Problem:
Rewrite every one of the following entries, changing "green coffee cherry" to "unripe coffee cherry" and keeping everything else the same. Omit the pictures from your version.

Questions about pictured scenes:
|---|

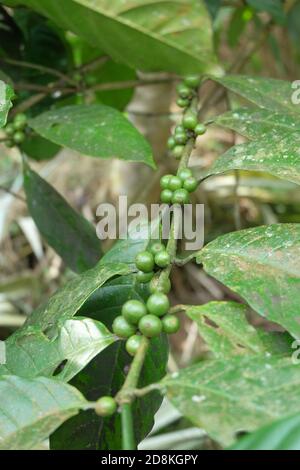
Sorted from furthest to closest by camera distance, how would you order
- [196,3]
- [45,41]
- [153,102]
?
[153,102], [45,41], [196,3]

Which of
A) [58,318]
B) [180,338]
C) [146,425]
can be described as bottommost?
[180,338]

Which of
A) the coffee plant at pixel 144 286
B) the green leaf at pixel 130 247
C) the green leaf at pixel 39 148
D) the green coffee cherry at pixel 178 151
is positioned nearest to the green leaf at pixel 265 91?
the coffee plant at pixel 144 286

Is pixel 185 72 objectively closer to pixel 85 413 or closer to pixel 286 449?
pixel 85 413

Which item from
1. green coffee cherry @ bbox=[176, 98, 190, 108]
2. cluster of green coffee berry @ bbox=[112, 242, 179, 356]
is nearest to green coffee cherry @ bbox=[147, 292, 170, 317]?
cluster of green coffee berry @ bbox=[112, 242, 179, 356]

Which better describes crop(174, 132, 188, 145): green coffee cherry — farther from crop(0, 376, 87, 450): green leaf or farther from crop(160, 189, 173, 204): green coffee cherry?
crop(0, 376, 87, 450): green leaf

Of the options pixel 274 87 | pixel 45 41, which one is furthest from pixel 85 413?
pixel 45 41

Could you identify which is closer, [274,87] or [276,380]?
[276,380]

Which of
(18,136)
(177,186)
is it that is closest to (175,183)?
(177,186)
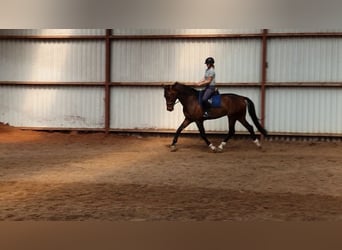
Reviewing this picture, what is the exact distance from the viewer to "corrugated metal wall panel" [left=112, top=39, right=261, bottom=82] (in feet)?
42.7

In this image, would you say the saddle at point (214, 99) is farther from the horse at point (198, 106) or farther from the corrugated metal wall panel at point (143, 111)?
the corrugated metal wall panel at point (143, 111)

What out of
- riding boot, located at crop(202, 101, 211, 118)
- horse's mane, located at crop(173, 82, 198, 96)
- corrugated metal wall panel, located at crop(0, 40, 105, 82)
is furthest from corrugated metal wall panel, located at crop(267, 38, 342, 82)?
corrugated metal wall panel, located at crop(0, 40, 105, 82)

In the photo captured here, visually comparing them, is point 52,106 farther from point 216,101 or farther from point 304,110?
point 304,110

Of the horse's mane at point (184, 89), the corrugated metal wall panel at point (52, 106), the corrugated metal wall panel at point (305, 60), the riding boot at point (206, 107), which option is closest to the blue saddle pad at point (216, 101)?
the riding boot at point (206, 107)

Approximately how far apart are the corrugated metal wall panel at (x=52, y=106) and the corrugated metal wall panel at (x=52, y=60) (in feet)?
1.11

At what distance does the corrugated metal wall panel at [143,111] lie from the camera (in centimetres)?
1352

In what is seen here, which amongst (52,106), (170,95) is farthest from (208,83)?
(52,106)

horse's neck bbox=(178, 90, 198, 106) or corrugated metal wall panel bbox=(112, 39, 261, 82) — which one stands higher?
corrugated metal wall panel bbox=(112, 39, 261, 82)

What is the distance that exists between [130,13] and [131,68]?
1171 cm

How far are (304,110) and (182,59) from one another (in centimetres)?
345

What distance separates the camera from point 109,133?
1386cm

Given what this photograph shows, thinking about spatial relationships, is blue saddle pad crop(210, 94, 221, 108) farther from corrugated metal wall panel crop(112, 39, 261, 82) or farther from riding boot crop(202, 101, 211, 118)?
corrugated metal wall panel crop(112, 39, 261, 82)

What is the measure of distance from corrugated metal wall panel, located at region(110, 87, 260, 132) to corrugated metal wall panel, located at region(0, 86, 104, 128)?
458 mm

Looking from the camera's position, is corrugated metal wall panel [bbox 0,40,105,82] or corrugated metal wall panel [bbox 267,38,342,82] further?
corrugated metal wall panel [bbox 0,40,105,82]
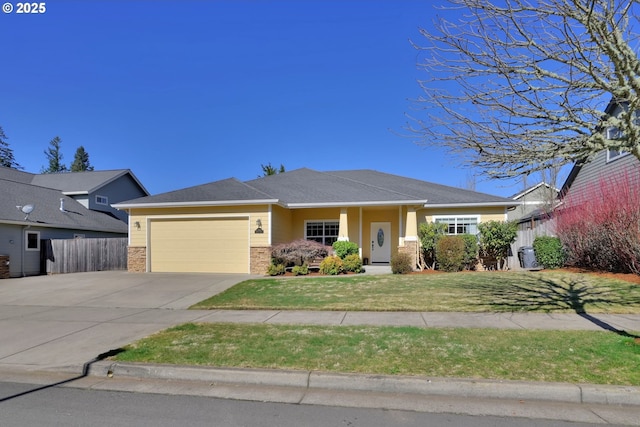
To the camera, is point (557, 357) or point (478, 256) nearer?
point (557, 357)

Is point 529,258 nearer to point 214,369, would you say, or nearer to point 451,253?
point 451,253

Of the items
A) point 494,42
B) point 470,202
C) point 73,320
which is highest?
point 494,42

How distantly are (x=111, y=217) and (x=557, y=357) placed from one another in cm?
2877

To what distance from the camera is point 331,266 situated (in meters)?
15.0

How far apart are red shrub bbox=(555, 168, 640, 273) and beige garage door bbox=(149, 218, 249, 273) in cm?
1304

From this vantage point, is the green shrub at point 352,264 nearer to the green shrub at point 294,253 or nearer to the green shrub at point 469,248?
the green shrub at point 294,253

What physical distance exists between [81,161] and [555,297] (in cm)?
8070

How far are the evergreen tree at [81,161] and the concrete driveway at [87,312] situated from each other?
64.2 metres

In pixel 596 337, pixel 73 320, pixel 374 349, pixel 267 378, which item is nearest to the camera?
pixel 267 378

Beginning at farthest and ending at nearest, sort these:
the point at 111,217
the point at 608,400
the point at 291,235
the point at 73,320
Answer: the point at 111,217, the point at 291,235, the point at 73,320, the point at 608,400

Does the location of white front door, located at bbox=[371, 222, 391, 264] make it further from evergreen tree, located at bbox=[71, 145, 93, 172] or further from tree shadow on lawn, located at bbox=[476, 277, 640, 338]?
evergreen tree, located at bbox=[71, 145, 93, 172]

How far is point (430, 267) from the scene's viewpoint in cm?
1645

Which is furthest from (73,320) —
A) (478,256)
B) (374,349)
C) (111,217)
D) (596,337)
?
(111,217)

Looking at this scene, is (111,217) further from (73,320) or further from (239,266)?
(73,320)
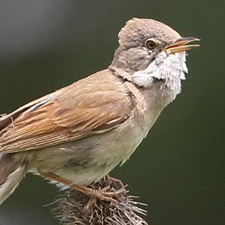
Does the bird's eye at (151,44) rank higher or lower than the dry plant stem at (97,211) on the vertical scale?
higher

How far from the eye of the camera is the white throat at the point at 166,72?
8242mm

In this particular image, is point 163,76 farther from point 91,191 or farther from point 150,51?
point 91,191

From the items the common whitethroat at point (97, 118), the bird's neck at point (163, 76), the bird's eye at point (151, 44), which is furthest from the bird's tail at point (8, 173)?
the bird's eye at point (151, 44)

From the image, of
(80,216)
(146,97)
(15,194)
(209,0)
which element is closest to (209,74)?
(209,0)

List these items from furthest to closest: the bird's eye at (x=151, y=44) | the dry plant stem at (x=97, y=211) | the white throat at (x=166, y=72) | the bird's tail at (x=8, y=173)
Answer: the bird's eye at (x=151, y=44), the white throat at (x=166, y=72), the bird's tail at (x=8, y=173), the dry plant stem at (x=97, y=211)

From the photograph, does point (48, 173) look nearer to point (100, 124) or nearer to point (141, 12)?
point (100, 124)

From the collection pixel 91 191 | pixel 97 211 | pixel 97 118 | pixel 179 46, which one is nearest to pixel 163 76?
pixel 179 46

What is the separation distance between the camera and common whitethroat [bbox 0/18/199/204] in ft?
26.3

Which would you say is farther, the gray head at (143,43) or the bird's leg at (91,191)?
the gray head at (143,43)

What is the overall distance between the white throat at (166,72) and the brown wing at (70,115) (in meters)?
0.12

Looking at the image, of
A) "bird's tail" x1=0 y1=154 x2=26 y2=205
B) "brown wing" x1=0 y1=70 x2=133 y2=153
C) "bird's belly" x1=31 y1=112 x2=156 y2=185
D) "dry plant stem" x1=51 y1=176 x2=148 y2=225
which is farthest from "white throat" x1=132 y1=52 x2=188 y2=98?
"bird's tail" x1=0 y1=154 x2=26 y2=205

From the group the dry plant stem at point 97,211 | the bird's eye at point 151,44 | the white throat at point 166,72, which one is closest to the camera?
the dry plant stem at point 97,211

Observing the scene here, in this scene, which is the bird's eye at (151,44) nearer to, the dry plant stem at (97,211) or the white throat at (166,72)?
the white throat at (166,72)

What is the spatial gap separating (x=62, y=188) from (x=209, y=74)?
2.63m
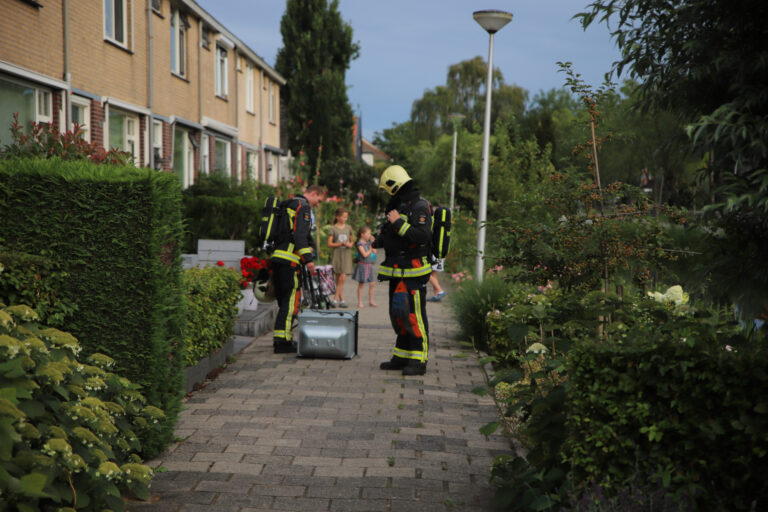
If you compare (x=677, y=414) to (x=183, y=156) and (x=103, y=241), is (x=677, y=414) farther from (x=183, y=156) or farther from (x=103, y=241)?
(x=183, y=156)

|---|

Written solution:
Sorted from furthest to closest by camera distance, how would you order
- [196,3]
- [45,41]
- [153,102]
?
[153,102], [45,41], [196,3]

Which of
A) [58,318]
B) [180,338]
C) [146,425]
can be described as bottommost?
[180,338]

Which of
A) the coffee plant at pixel 144 286
B) the green leaf at pixel 130 247
C) the green leaf at pixel 39 148
D) the unripe coffee cherry at pixel 178 151
is positioned nearest to the green leaf at pixel 265 91?
the coffee plant at pixel 144 286

Is pixel 185 72 objectively closer to pixel 85 413 or closer to pixel 286 449?
pixel 85 413

Which item from
1. unripe coffee cherry @ bbox=[176, 98, 190, 108]
2. cluster of green coffee berry @ bbox=[112, 242, 179, 356]
is nearest to unripe coffee cherry @ bbox=[147, 292, 170, 317]?
cluster of green coffee berry @ bbox=[112, 242, 179, 356]

Which better describes crop(174, 132, 188, 145): unripe coffee cherry — farther from crop(0, 376, 87, 450): green leaf or farther from crop(160, 189, 173, 204): unripe coffee cherry?
crop(0, 376, 87, 450): green leaf

Of the options pixel 274 87 | pixel 45 41, which one is furthest from pixel 85 413?
pixel 45 41

Could you identify which is closer, [274,87] or [276,380]?
[276,380]

Which of
(18,136)
(177,186)
is it that is closest to (175,183)?
(177,186)
Reviewing this picture, what is the exact distance from the viewer to "corrugated metal wall panel" [left=112, top=39, right=261, bottom=82] (in feet)?
42.7

In this image, would you say the saddle at point (214, 99) is farther from the horse at point (198, 106) or farther from the corrugated metal wall panel at point (143, 111)?
the corrugated metal wall panel at point (143, 111)

What out of
- riding boot, located at crop(202, 101, 211, 118)
- horse's mane, located at crop(173, 82, 198, 96)
- corrugated metal wall panel, located at crop(0, 40, 105, 82)
is furthest from corrugated metal wall panel, located at crop(267, 38, 342, 82)?
corrugated metal wall panel, located at crop(0, 40, 105, 82)

In the photo captured here, visually comparing them, is point 52,106 farther from point 216,101 or farther from point 304,110?
point 304,110

Of the horse's mane at point (184, 89), the corrugated metal wall panel at point (52, 106), the corrugated metal wall panel at point (305, 60), the riding boot at point (206, 107), which option is closest to the blue saddle pad at point (216, 101)?
the riding boot at point (206, 107)

Approximately how far apart are the corrugated metal wall panel at (x=52, y=106) and the corrugated metal wall panel at (x=52, y=60) (in feet)?
1.11

At what distance does the corrugated metal wall panel at [143,111] lie from the camera (in centimetres)?
1352

In what is seen here, which amongst (52,106), (170,95) is farthest from (208,83)?
(52,106)

horse's neck bbox=(178, 90, 198, 106) or corrugated metal wall panel bbox=(112, 39, 261, 82) — which one stands higher?
corrugated metal wall panel bbox=(112, 39, 261, 82)

What is the distance that exists between [130,13] and [131,68]?
1171 cm

How far are (304,110) and (182,59) from one another (in centimetres)?
345

What distance separates the camera from point 109,133?
1386cm

Given what this photograph shows, thinking about spatial relationships, is blue saddle pad crop(210, 94, 221, 108) farther from corrugated metal wall panel crop(112, 39, 261, 82) or farther from riding boot crop(202, 101, 211, 118)?
corrugated metal wall panel crop(112, 39, 261, 82)

What is the measure of distance from corrugated metal wall panel, located at region(110, 87, 260, 132) to corrugated metal wall panel, located at region(0, 86, 104, 128)?
458 mm

Looking from the camera's position, is corrugated metal wall panel [bbox 0,40,105,82] or corrugated metal wall panel [bbox 267,38,342,82] further?
corrugated metal wall panel [bbox 0,40,105,82]
To the camera, is point (557, 357) or point (478, 256) nearer?
point (557, 357)

Is point 529,258 nearer to point 214,369, would you say, or nearer to point 451,253?
point 451,253

Of the items
A) point 494,42
B) point 470,202
C) point 73,320
which is highest?
point 494,42

How distantly are (x=111, y=217) and (x=557, y=357) placed from one another in cm?
2877

To what distance from the camera is point 331,266 situated (in meters)?
15.0

How far apart are red shrub bbox=(555, 168, 640, 273) and beige garage door bbox=(149, 218, 249, 273) in cm?
1304

From this vantage point, is the green shrub at point 352,264 nearer to the green shrub at point 294,253 or nearer to the green shrub at point 469,248?
the green shrub at point 294,253

What physical distance exists between [81,161] and [555,297] (in cm)?
8070

How far are the evergreen tree at [81,161] and the concrete driveway at [87,312] situated from each other?
64.2 metres

In pixel 596 337, pixel 73 320, pixel 374 349, pixel 267 378, which item is nearest to the camera?
pixel 267 378

Beginning at farthest and ending at nearest, sort these:
the point at 111,217
the point at 608,400
the point at 291,235
the point at 73,320
Answer: the point at 111,217, the point at 291,235, the point at 73,320, the point at 608,400

Does the location of white front door, located at bbox=[371, 222, 391, 264] make it further from evergreen tree, located at bbox=[71, 145, 93, 172] or further from tree shadow on lawn, located at bbox=[476, 277, 640, 338]?
evergreen tree, located at bbox=[71, 145, 93, 172]

How far is point (430, 267) from the scene's viewpoint in cm?
1645

Which is furthest from (73,320) —
A) (478,256)
B) (374,349)
C) (111,217)
D) (596,337)
?
(111,217)

Looking at this scene, is (111,217) further from (73,320) or further from (239,266)?
(73,320)
Does the bird's eye at (151,44) rank higher or lower than the dry plant stem at (97,211) on the vertical scale?
higher

How far from the eye of the camera is the white throat at the point at 166,72?
8242mm

In this particular image, is point 163,76 farther from point 91,191 or farther from point 150,51?
point 91,191

From the items the common whitethroat at point (97, 118), the bird's neck at point (163, 76), the bird's eye at point (151, 44), which is furthest from the bird's tail at point (8, 173)?
the bird's eye at point (151, 44)

From the image, of
(80,216)
(146,97)
(15,194)
(209,0)
which element is closest to (209,74)?
(209,0)

List these items from furthest to closest: the bird's eye at (x=151, y=44) | the dry plant stem at (x=97, y=211) | the white throat at (x=166, y=72) | the bird's tail at (x=8, y=173)
Answer: the bird's eye at (x=151, y=44), the white throat at (x=166, y=72), the bird's tail at (x=8, y=173), the dry plant stem at (x=97, y=211)

From the photograph, does point (48, 173) look nearer to point (100, 124) or nearer to point (141, 12)?
point (100, 124)

From the collection pixel 91 191 | pixel 97 211 | pixel 97 118 | pixel 179 46, which one is nearest to pixel 163 76?
pixel 179 46

What is the separation distance between the camera and common whitethroat [bbox 0/18/199/204] in ft?
26.3

Which would you say is farther, the gray head at (143,43) or the bird's leg at (91,191)?
the gray head at (143,43)

What is the overall distance between the white throat at (166,72) and the brown wing at (70,115) (in meters)?
0.12

Looking at the image, of
A) "bird's tail" x1=0 y1=154 x2=26 y2=205
B) "brown wing" x1=0 y1=70 x2=133 y2=153
C) "bird's belly" x1=31 y1=112 x2=156 y2=185
D) "dry plant stem" x1=51 y1=176 x2=148 y2=225
which is farthest from "white throat" x1=132 y1=52 x2=188 y2=98?
"bird's tail" x1=0 y1=154 x2=26 y2=205

From the group the dry plant stem at point 97,211 | the bird's eye at point 151,44 | the white throat at point 166,72, which one is closest to the camera?
the dry plant stem at point 97,211

Observing the scene here, in this scene, which is the bird's eye at (151,44) nearer to, the dry plant stem at (97,211) or the white throat at (166,72)?
the white throat at (166,72)

What is the spatial gap separating (x=62, y=188) from (x=209, y=74)?
2.63m
If you compare (x=677, y=414) to (x=183, y=156) and (x=103, y=241), is (x=677, y=414) farther from (x=183, y=156) or farther from (x=103, y=241)?
(x=183, y=156)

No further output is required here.